91. Decode Ways
A message containing letters from A-Z is being encoded to numbers using the following mapping:
'A' -> 1
'B' -> 2
...
'Z' -> 26
Given a non-empty string containing only digits, determine the total number of ways to decode it.
Example 1:
Input: "12"
Output: 2
Explanation: It could be decoded as "AB" (1 2) or "L" (12).
Example 2:
Input: "226"
Output: 3
Explanation: It could be decoded as "BZ" (2 26), "VF" (22 6), or "BBF" (2 2 6).
解析
输入一个字符串,把它按照规则解析成字母,返回有多少种解析结果。想到要用动态规划,但是想了一会儿没想出来递推的条件,遂放弃。。
参考答案(别人写的)

************

→ 练习题目 1
把解码方法选文中的句子"Given a non-empty string containing only digits, determine the total number of ways to decode it."译成中文。
→ 练习题目 2
接着这篇讲解码方法题解的选文往下续写。

→ 收集数据
************

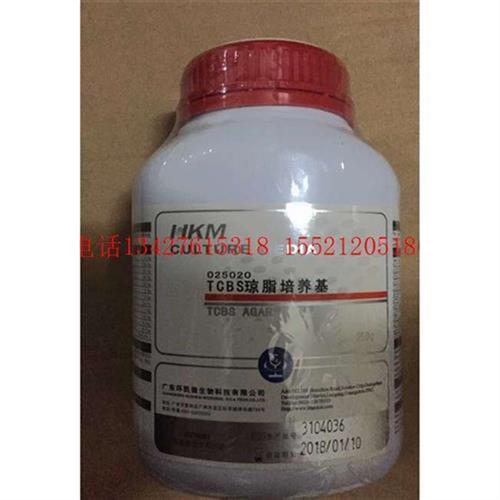 TCBS琼脂培养基 BR250g 025020 广东环凯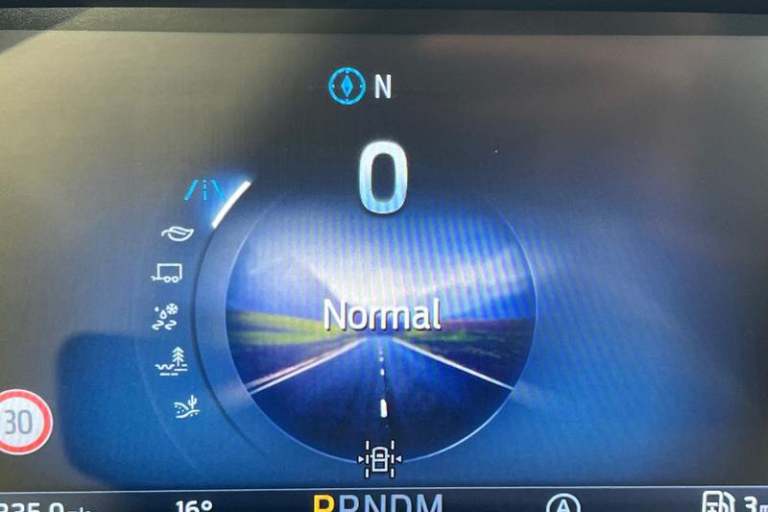 2025 Ford Ranger Wildtrak AUTO 2.0 EcoBlue 205ps 4x4 Double Cab Pick Up SATELLITE NAVIGATION Pick...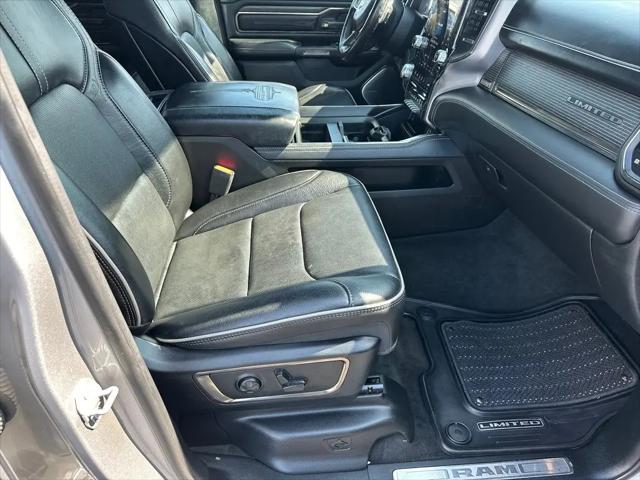 2021 Ram 1500 Limited Crew Cab 4x4 57 Box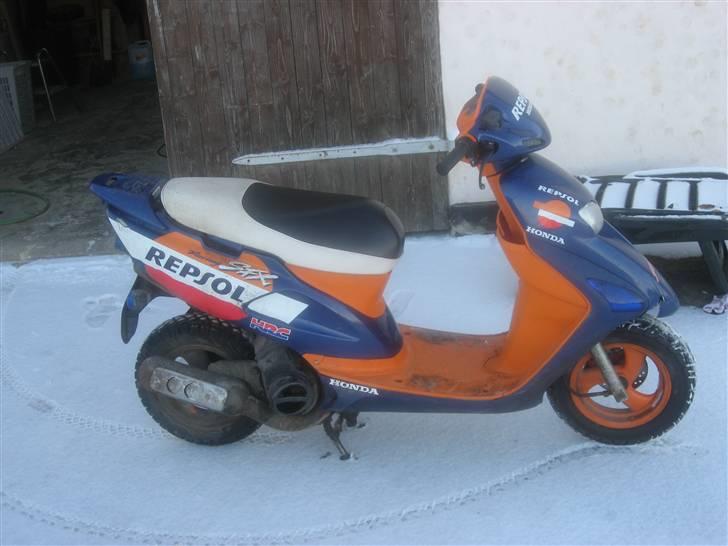 Honda SFX Repsol // Solgt //  billede 2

************

→ 参考答案 1
给定一个只包含数字的非空字符串,求出解码它的方法总数。

→ 参考答案 2
public class Solution {
public int numDecodings(String s) {
if(s == null || s.length() == 0) {
return 0;
}
int n = s.length();
int[] dp = new int[n+1];
dp[0] = 1;
dp[1] = s.charAt(0) != '0' ? 1 : 0;
for(int i = 2; i <= n; i++) {
int first = Integer.valueOf(s.substring(i-1, i));
int second = Integer.valueOf(s.substring(i-2, i));
if(first >= 1 && first <= 9) {
dp[i] += dp[i-1];
}
if(second >= 10 && second <= 26) {
dp[i] += dp[i-2];
}
}
return dp[n];
}
}
关键点在于递推:
int first = Integer.valueOf(s.substring(i-1, i));
int second = Integer.valueOf(s.substring(i-2, i));
if(first >= 1 && first <= 9) {
dp[i] += dp[i-1];
}
if(second >= 10 && second <= 26) {
dp[i] += dp[i-2];
}
仔细推敲这段代码即可。